When we have days with encouraging comments, we can’t help but feel good about ourselves. It helps us to be a positive person. It is nearly impossible for someone to be criticized, but not affected by it. It is always easier to want to fight back. Here are a few tips to help you handle feedback.

  • Determine if the negative feedback can be useful

Just because something is negative doesn’t always mean it is wrong. Determine if the feedback is true and check to see if you are doing something wrong. There is a possibility that you can use the feedback to improve. If there is room for improvement, make adjustments and move on. Learn from your mistakes, and this will turn the negative into a positive.

Sometimes what others say can be only half true. It’s just enough to make you second guess yourself. This will definitely make us think. Rationalize to see if it is only half true and they are putting a negative spin on what you do. If you look at a statement as half true, consider it false.

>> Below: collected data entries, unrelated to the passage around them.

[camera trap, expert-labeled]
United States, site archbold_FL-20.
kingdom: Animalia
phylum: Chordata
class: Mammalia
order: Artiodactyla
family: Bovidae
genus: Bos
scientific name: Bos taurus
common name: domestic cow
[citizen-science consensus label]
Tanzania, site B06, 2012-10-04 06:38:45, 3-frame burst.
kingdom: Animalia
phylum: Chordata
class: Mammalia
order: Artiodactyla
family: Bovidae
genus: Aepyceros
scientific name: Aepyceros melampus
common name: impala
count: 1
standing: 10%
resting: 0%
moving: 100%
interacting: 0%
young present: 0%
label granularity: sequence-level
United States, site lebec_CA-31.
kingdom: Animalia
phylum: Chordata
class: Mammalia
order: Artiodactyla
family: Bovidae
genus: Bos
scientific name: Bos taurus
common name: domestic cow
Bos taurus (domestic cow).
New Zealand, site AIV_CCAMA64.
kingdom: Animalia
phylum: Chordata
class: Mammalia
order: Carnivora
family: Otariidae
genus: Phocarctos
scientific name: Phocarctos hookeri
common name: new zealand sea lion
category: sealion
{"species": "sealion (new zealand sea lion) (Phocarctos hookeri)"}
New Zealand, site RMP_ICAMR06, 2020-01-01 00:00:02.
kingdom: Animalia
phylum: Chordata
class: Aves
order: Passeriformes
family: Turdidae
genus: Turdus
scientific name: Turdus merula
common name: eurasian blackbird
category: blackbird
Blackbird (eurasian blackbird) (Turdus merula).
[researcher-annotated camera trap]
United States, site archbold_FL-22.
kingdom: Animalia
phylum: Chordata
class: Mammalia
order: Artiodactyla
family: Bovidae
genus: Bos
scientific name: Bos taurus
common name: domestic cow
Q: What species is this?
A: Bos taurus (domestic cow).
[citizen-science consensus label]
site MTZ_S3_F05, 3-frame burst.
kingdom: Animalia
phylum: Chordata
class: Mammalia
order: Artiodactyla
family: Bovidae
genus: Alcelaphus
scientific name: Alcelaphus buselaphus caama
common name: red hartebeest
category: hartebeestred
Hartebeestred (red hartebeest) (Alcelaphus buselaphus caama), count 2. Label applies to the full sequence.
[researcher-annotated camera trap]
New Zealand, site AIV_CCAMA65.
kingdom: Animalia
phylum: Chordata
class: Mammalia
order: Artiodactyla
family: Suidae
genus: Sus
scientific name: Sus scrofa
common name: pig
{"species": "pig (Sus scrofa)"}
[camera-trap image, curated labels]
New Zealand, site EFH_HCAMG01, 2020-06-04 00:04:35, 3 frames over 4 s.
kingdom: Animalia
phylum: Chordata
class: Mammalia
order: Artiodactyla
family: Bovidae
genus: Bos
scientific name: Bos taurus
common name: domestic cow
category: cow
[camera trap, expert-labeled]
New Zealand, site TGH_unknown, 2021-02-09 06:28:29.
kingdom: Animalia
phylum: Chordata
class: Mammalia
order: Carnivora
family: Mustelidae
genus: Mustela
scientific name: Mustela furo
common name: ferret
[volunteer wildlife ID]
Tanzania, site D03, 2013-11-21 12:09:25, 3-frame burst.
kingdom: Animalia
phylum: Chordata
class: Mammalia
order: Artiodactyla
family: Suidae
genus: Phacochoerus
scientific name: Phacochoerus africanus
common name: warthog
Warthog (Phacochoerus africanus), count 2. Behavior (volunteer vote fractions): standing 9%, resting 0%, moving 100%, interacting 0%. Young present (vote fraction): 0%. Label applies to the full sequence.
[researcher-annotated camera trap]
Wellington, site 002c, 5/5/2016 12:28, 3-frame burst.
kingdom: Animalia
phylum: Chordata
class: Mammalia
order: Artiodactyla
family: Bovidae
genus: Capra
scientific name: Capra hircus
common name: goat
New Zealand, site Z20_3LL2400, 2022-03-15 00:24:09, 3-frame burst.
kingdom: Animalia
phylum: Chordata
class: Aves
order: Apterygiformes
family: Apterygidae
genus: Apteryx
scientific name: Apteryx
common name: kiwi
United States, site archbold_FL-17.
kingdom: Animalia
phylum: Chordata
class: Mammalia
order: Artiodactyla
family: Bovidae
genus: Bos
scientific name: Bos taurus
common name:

  • Determine if the person is worth listening to

There’s an old statement that says, “Consider the source.” It’s important that we know exactly what kind of person we want to listen to and what type of individual we will pay NO attention to.

Family and friends will usually be honest with you without trying to hurt you. They might not always be looking at things from the right perspective, and they won’t always give you good advice.

Total strangers are different. Some will give you good advice, because of the lack of relationship. Try to determine their mindset when they’re making the comment. Sometimes it is meant to be helpful, and others, it is just to get a reaction from you. If they are speaking from a negative mindset, they are not someone whose opinion should be valued.

  • Realize you’re not perfect

No one is perfect, and anyone in their right mind wouldn’t claim to be. It can still hurt when our imperfections are pointed out to us in a negative way. Sometimes we spend too much time focusing on the imperfections. It can help us learn from our mistakes, but if you begin to feel discouraged because of it, just realize that everyone makes mistakes from time to time.

  • Take a time out

Letting your pride get involved is not a good thing to do. Don’t let yourself stoop to their level. Don’t over react. Take a break, and review the situation later. You may find out that that the statement is true and learn from it, or decide it isn’t and ignore it. Whichever thing you do, it will be done from a clearer perspective.

  • Be sure of your motivation

Like we shouldn’t let negative feedback keep us down, we shouldn’t rely on the positive to pick us up. There’s nothing wrong with basking in the limelight of encouragement, but motivation should be that we realize we are headed in the right direction. Enjoy the positive, but your true identity comes from within. Your opinion of yourself shouldn’t come from those around you.

When all is said and done, we should realize that we are striving to better ourselves and those we come in contact with. Negativity is a way of life. Sometimes, it’s true, others it’s either half true or false. Learn to handle and categorize your feedback as a speaker will always help you keep your image and motivation in check.